## Given task
Put every line of the material into a Markdown table with two columns, Number and Line, numbering the rows and leaving out blank lines.

:: Data lines

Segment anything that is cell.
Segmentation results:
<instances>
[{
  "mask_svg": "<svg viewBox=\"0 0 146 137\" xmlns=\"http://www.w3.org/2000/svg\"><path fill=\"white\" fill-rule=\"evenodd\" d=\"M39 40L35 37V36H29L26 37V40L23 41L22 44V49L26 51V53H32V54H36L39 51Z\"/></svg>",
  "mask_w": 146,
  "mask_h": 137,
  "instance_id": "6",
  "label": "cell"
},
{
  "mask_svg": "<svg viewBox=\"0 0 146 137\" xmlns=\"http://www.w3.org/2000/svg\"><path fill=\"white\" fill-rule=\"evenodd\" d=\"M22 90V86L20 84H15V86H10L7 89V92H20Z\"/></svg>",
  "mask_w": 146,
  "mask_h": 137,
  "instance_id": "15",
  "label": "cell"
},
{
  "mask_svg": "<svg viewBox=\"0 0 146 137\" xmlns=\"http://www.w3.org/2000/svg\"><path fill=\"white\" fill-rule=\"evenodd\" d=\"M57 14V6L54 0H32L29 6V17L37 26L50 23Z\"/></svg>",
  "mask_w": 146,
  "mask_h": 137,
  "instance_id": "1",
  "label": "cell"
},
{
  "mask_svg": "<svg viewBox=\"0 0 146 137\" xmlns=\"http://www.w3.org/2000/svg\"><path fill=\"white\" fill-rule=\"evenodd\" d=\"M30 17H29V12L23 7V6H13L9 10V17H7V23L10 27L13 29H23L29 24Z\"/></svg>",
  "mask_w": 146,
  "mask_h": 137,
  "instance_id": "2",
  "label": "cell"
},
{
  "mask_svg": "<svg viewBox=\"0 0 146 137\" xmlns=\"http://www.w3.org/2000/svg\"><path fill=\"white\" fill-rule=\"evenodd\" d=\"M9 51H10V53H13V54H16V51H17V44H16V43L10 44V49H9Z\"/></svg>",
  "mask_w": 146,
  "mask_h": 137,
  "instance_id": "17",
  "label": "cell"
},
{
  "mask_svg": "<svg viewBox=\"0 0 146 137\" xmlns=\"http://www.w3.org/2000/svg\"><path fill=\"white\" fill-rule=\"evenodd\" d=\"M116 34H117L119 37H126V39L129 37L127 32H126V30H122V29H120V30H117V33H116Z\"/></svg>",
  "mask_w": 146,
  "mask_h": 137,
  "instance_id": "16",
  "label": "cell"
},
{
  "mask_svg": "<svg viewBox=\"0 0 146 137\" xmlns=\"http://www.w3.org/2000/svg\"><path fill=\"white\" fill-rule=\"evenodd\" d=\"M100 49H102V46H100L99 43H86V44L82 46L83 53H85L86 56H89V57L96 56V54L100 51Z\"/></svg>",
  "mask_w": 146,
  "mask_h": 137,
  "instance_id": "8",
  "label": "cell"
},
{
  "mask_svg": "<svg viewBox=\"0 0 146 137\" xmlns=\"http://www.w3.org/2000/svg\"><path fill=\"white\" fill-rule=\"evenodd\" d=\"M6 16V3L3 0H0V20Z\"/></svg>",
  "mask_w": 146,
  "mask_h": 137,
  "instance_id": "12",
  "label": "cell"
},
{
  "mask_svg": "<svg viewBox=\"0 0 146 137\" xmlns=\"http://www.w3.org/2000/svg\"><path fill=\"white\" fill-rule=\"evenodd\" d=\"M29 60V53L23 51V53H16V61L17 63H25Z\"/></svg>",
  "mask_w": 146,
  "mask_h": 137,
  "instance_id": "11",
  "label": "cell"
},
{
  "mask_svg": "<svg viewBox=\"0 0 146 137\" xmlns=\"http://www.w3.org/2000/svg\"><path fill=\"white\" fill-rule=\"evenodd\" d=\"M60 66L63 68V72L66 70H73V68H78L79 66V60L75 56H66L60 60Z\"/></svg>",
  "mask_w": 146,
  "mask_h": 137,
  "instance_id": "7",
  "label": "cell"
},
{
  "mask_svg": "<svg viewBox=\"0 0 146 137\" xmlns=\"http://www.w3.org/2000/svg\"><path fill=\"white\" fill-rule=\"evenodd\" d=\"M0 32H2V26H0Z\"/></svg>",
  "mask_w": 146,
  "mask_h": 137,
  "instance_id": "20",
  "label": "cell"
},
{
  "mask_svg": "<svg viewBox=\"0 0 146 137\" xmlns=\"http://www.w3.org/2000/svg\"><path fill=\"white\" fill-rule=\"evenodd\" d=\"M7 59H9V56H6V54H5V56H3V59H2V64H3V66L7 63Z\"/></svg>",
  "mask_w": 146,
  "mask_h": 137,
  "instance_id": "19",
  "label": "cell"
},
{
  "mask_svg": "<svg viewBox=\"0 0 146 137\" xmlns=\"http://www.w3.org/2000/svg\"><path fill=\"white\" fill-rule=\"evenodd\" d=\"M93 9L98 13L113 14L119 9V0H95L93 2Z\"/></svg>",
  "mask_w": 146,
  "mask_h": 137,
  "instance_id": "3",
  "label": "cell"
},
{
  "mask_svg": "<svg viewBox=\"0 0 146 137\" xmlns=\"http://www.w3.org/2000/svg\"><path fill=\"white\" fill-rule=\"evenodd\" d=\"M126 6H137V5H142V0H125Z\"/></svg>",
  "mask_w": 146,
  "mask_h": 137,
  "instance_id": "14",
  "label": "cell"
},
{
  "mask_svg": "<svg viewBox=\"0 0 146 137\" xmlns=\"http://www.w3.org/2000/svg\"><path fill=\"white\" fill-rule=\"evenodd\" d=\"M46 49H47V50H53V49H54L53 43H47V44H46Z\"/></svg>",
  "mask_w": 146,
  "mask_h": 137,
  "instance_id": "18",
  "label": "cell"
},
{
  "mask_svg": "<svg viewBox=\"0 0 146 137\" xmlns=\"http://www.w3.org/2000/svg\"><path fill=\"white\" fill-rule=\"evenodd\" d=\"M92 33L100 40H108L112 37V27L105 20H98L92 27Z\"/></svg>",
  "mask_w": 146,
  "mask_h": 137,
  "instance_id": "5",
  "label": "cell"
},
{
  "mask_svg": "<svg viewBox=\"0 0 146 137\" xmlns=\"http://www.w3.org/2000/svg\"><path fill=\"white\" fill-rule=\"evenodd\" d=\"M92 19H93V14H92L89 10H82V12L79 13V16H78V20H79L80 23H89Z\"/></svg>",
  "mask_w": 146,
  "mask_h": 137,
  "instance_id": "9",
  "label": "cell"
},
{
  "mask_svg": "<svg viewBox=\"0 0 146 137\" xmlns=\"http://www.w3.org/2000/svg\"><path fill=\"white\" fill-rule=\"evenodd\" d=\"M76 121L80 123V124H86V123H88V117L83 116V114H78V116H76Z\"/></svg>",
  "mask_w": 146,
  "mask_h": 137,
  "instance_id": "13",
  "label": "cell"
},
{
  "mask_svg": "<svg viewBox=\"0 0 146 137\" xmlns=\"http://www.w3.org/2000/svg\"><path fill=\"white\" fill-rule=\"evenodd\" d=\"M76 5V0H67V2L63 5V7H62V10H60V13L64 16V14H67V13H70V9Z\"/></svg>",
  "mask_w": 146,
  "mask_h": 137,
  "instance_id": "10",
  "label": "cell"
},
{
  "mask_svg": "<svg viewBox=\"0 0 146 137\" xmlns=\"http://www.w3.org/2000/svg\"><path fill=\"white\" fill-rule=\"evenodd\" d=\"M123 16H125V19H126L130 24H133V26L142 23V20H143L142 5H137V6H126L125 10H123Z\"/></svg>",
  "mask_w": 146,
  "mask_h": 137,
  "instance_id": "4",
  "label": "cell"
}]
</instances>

::::

## Final result
| Number | Line |
|---|---|
| 1 | Segment anything that is cell. |
| 2 | Segmentation results: |
| 3 | <instances> |
| 4 | [{ |
| 5 |   "mask_svg": "<svg viewBox=\"0 0 146 137\" xmlns=\"http://www.w3.org/2000/svg\"><path fill=\"white\" fill-rule=\"evenodd\" d=\"M39 40L35 37V36H29L26 37V40L23 41L22 44V49L26 51V53H32V54H36L39 51Z\"/></svg>", |
| 6 |   "mask_w": 146, |
| 7 |   "mask_h": 137, |
| 8 |   "instance_id": "6", |
| 9 |   "label": "cell" |
| 10 | }, |
| 11 | { |
| 12 |   "mask_svg": "<svg viewBox=\"0 0 146 137\" xmlns=\"http://www.w3.org/2000/svg\"><path fill=\"white\" fill-rule=\"evenodd\" d=\"M22 90V86L20 84H15V86H10L7 89V92H20Z\"/></svg>", |
| 13 |   "mask_w": 146, |
| 14 |   "mask_h": 137, |
| 15 |   "instance_id": "15", |
| 16 |   "label": "cell" |
| 17 | }, |
| 18 | { |
| 19 |   "mask_svg": "<svg viewBox=\"0 0 146 137\" xmlns=\"http://www.w3.org/2000/svg\"><path fill=\"white\" fill-rule=\"evenodd\" d=\"M57 14V6L54 0H32L29 6V17L37 26L50 23Z\"/></svg>", |
| 20 |   "mask_w": 146, |
| 21 |   "mask_h": 137, |
| 22 |   "instance_id": "1", |
| 23 |   "label": "cell" |
| 24 | }, |
| 25 | { |
| 26 |   "mask_svg": "<svg viewBox=\"0 0 146 137\" xmlns=\"http://www.w3.org/2000/svg\"><path fill=\"white\" fill-rule=\"evenodd\" d=\"M30 17H29V12L23 7V6H13L9 10V17H7V23L10 27L13 29H23L29 24Z\"/></svg>", |
| 27 |   "mask_w": 146, |
| 28 |   "mask_h": 137, |
| 29 |   "instance_id": "2", |
| 30 |   "label": "cell" |
| 31 | }, |
| 32 | { |
| 33 |   "mask_svg": "<svg viewBox=\"0 0 146 137\" xmlns=\"http://www.w3.org/2000/svg\"><path fill=\"white\" fill-rule=\"evenodd\" d=\"M9 51H10V53H13V54H16V51H17V44H16V43L10 44V49H9Z\"/></svg>", |
| 34 |   "mask_w": 146, |
| 35 |   "mask_h": 137, |
| 36 |   "instance_id": "17", |
| 37 |   "label": "cell" |
| 38 | }, |
| 39 | { |
| 40 |   "mask_svg": "<svg viewBox=\"0 0 146 137\" xmlns=\"http://www.w3.org/2000/svg\"><path fill=\"white\" fill-rule=\"evenodd\" d=\"M116 34H117L119 37H126V39L129 37L127 32H126V30H122V29H120V30H117V33H116Z\"/></svg>", |
| 41 |   "mask_w": 146, |
| 42 |   "mask_h": 137, |
| 43 |   "instance_id": "16", |
| 44 |   "label": "cell" |
| 45 | }, |
| 46 | { |
| 47 |   "mask_svg": "<svg viewBox=\"0 0 146 137\" xmlns=\"http://www.w3.org/2000/svg\"><path fill=\"white\" fill-rule=\"evenodd\" d=\"M100 49H102V46H100L99 43H86V44L82 46L83 53H85L86 56H89V57L96 56V54L100 51Z\"/></svg>", |
| 48 |   "mask_w": 146, |
| 49 |   "mask_h": 137, |
| 50 |   "instance_id": "8", |
| 51 |   "label": "cell" |
| 52 | }, |
| 53 | { |
| 54 |   "mask_svg": "<svg viewBox=\"0 0 146 137\" xmlns=\"http://www.w3.org/2000/svg\"><path fill=\"white\" fill-rule=\"evenodd\" d=\"M6 16V3L3 0H0V20Z\"/></svg>", |
| 55 |   "mask_w": 146, |
| 56 |   "mask_h": 137, |
| 57 |   "instance_id": "12", |
| 58 |   "label": "cell" |
| 59 | }, |
| 60 | { |
| 61 |   "mask_svg": "<svg viewBox=\"0 0 146 137\" xmlns=\"http://www.w3.org/2000/svg\"><path fill=\"white\" fill-rule=\"evenodd\" d=\"M29 60V53L23 51V53H16V61L17 63H25Z\"/></svg>", |
| 62 |   "mask_w": 146, |
| 63 |   "mask_h": 137, |
| 64 |   "instance_id": "11", |
| 65 |   "label": "cell" |
| 66 | }, |
| 67 | { |
| 68 |   "mask_svg": "<svg viewBox=\"0 0 146 137\" xmlns=\"http://www.w3.org/2000/svg\"><path fill=\"white\" fill-rule=\"evenodd\" d=\"M60 66L63 68V72L66 70H73V68H78L79 66V60L75 56H66L60 60Z\"/></svg>", |
| 69 |   "mask_w": 146, |
| 70 |   "mask_h": 137, |
| 71 |   "instance_id": "7", |
| 72 |   "label": "cell" |
| 73 | }, |
| 74 | { |
| 75 |   "mask_svg": "<svg viewBox=\"0 0 146 137\" xmlns=\"http://www.w3.org/2000/svg\"><path fill=\"white\" fill-rule=\"evenodd\" d=\"M0 32H2V26H0Z\"/></svg>", |
| 76 |   "mask_w": 146, |
| 77 |   "mask_h": 137, |
| 78 |   "instance_id": "20", |
| 79 |   "label": "cell" |
| 80 | }, |
| 81 | { |
| 82 |   "mask_svg": "<svg viewBox=\"0 0 146 137\" xmlns=\"http://www.w3.org/2000/svg\"><path fill=\"white\" fill-rule=\"evenodd\" d=\"M7 59H9V56H6V54H5V56H3V59H2V64H3V66L7 63Z\"/></svg>", |
| 83 |   "mask_w": 146, |
| 84 |   "mask_h": 137, |
| 85 |   "instance_id": "19", |
| 86 |   "label": "cell" |
| 87 | }, |
| 88 | { |
| 89 |   "mask_svg": "<svg viewBox=\"0 0 146 137\" xmlns=\"http://www.w3.org/2000/svg\"><path fill=\"white\" fill-rule=\"evenodd\" d=\"M93 9L98 13L113 14L119 9V0H95L93 2Z\"/></svg>", |
| 90 |   "mask_w": 146, |
| 91 |   "mask_h": 137, |
| 92 |   "instance_id": "3", |
| 93 |   "label": "cell" |
| 94 | }, |
| 95 | { |
| 96 |   "mask_svg": "<svg viewBox=\"0 0 146 137\" xmlns=\"http://www.w3.org/2000/svg\"><path fill=\"white\" fill-rule=\"evenodd\" d=\"M126 6H137V5H142V0H125Z\"/></svg>", |
| 97 |   "mask_w": 146, |
| 98 |   "mask_h": 137, |
| 99 |   "instance_id": "14", |
| 100 |   "label": "cell" |
| 101 | }, |
| 102 | { |
| 103 |   "mask_svg": "<svg viewBox=\"0 0 146 137\" xmlns=\"http://www.w3.org/2000/svg\"><path fill=\"white\" fill-rule=\"evenodd\" d=\"M46 49H47V50H53V49H54L53 43H47V44H46Z\"/></svg>", |
| 104 |   "mask_w": 146, |
| 105 |   "mask_h": 137, |
| 106 |   "instance_id": "18", |
| 107 |   "label": "cell" |
| 108 | }, |
| 109 | { |
| 110 |   "mask_svg": "<svg viewBox=\"0 0 146 137\" xmlns=\"http://www.w3.org/2000/svg\"><path fill=\"white\" fill-rule=\"evenodd\" d=\"M92 33L100 40H108L112 37V27L105 20H98L92 27Z\"/></svg>", |
| 111 |   "mask_w": 146, |
| 112 |   "mask_h": 137, |
| 113 |   "instance_id": "5", |
| 114 |   "label": "cell" |
| 115 | }, |
| 116 | { |
| 117 |   "mask_svg": "<svg viewBox=\"0 0 146 137\" xmlns=\"http://www.w3.org/2000/svg\"><path fill=\"white\" fill-rule=\"evenodd\" d=\"M92 19H93V14H92L89 10H82V12L79 13V16H78V20H79L80 23H89Z\"/></svg>", |
| 118 |   "mask_w": 146, |
| 119 |   "mask_h": 137, |
| 120 |   "instance_id": "9", |
| 121 |   "label": "cell" |
| 122 | }, |
| 123 | { |
| 124 |   "mask_svg": "<svg viewBox=\"0 0 146 137\" xmlns=\"http://www.w3.org/2000/svg\"><path fill=\"white\" fill-rule=\"evenodd\" d=\"M76 121L80 123V124H86V123H88V117L83 116V114H78V116H76Z\"/></svg>", |
| 125 |   "mask_w": 146, |
| 126 |   "mask_h": 137, |
| 127 |   "instance_id": "13", |
| 128 |   "label": "cell" |
| 129 | }, |
| 130 | { |
| 131 |   "mask_svg": "<svg viewBox=\"0 0 146 137\" xmlns=\"http://www.w3.org/2000/svg\"><path fill=\"white\" fill-rule=\"evenodd\" d=\"M76 5V0H67V2L63 5V7H62V10H60V13L64 16V14H67V13H70V9Z\"/></svg>", |
| 132 |   "mask_w": 146, |
| 133 |   "mask_h": 137, |
| 134 |   "instance_id": "10", |
| 135 |   "label": "cell" |
| 136 | }, |
| 137 | { |
| 138 |   "mask_svg": "<svg viewBox=\"0 0 146 137\" xmlns=\"http://www.w3.org/2000/svg\"><path fill=\"white\" fill-rule=\"evenodd\" d=\"M123 16H125V19H126L130 24H133V26L142 23V20H143L142 5H137V6H126L125 10H123Z\"/></svg>", |
| 139 |   "mask_w": 146, |
| 140 |   "mask_h": 137, |
| 141 |   "instance_id": "4", |
| 142 |   "label": "cell" |
| 143 | }] |
| 144 | </instances> |